━━━━━ Extrait

Qui était Marie Madeleine ? Ceux qui répondront : le titre d’une chanson de Sandra sorti en 1985 – et dont le clip vaut son pesant de cacahouètes – sont priés de se taire.
Les autres n’ignorent pas qu’elle accompagna Jésus, assista à sa crucifixion et fut la première à constater sa résurrection d’entre les morts. Hippolyte de Rome la désigna comme « l’Apôtre des Apôtres ».
Mais Marie Madeleine vit son étoile vite pâlir. Le pape Grégoire le grand l’assimila à la pécheresse qui oint le Christ de parfum dans Luc 7, 36-50. Marie Madeleine devient pour la postérité une prostituée repentie. Autre réputation qui lui colla à la peau : celle d’avoir été la maîtresse, l’épouse, voire même la mère des enfants du Christ. C’est cette Marie Madeleine là que peint Nikos Katzantakis dans La dernière tentation du Christ dont l’adaptation à l’écran par Martin Scorsese en 1988 fit scandale (j’étais à l’Espace Saint Michel le soir de l’incendie).

━━━━━━━━━━
━━━━━ Entrées retenues

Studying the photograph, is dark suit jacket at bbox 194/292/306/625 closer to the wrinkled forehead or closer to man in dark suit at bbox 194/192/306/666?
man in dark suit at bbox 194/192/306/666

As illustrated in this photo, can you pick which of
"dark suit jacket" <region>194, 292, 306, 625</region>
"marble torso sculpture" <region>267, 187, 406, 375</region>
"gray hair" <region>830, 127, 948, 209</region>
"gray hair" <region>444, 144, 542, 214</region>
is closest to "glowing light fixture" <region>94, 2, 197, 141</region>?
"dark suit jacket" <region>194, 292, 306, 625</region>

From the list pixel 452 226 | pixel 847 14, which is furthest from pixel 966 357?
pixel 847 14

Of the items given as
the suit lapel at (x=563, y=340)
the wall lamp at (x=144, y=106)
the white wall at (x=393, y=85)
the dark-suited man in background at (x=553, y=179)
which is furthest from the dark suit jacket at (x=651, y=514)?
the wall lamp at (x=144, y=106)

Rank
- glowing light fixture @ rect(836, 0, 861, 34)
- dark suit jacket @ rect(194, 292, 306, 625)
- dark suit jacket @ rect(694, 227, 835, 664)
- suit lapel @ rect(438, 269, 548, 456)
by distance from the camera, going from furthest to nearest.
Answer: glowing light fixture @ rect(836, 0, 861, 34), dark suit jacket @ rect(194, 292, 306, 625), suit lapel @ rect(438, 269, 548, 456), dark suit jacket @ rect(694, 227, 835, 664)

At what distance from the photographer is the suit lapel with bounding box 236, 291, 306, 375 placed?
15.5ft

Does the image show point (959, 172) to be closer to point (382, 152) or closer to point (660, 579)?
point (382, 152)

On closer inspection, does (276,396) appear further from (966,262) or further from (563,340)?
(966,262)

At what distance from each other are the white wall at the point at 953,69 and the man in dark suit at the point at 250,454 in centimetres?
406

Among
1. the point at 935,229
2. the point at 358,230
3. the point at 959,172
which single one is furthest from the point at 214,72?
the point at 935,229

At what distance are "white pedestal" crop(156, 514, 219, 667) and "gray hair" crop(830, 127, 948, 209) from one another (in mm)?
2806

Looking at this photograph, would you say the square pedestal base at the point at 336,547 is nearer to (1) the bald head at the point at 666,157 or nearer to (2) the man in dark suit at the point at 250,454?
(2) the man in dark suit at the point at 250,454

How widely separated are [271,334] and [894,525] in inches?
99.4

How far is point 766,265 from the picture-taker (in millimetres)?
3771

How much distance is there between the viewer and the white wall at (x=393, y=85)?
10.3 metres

━━━━━━━━━━

--- Consignes ---
Reprenez le passage de l’extrait sur Marie Madeleine situé entre « Les autres n’ignorent » et « soir de l’incendie). », bornes incluses, en renommant « crucifixion » en « mise en croix ». Les entrées n’ont aucun rapport avec l’extrait sur Marie Madeleine.

--- Réponse attendue ---
Les autres n’ignorent pas qu’elle accompagna Jésus, assista à sa mise en croix et fut la première à constater sa résurrection d’entre les morts. Hippolyte de Rome la désigna comme « l’Apôtre des Apôtres ».
Mais Marie Madeleine vit son étoile vite pâlir. Le pape Grégoire le grand l’assimila à la pécheresse qui oint le Christ de parfum dans Luc 7, 36-50. Marie Madeleine devient pour la postérité une prostituée repentie. Autre réputation qui lui colla à la peau : celle d’avoir été la maîtresse, l’épouse, voire même la mère des enfants du Christ. C’est cette Marie Madeleine là que peint Nikos Katzantakis dans La dernière tentation du Christ dont l’adaptation à l’écran par Martin Scorsese en 1988 fit scandale (j’étais à l’Espace Saint Michel le soir de l’incendie).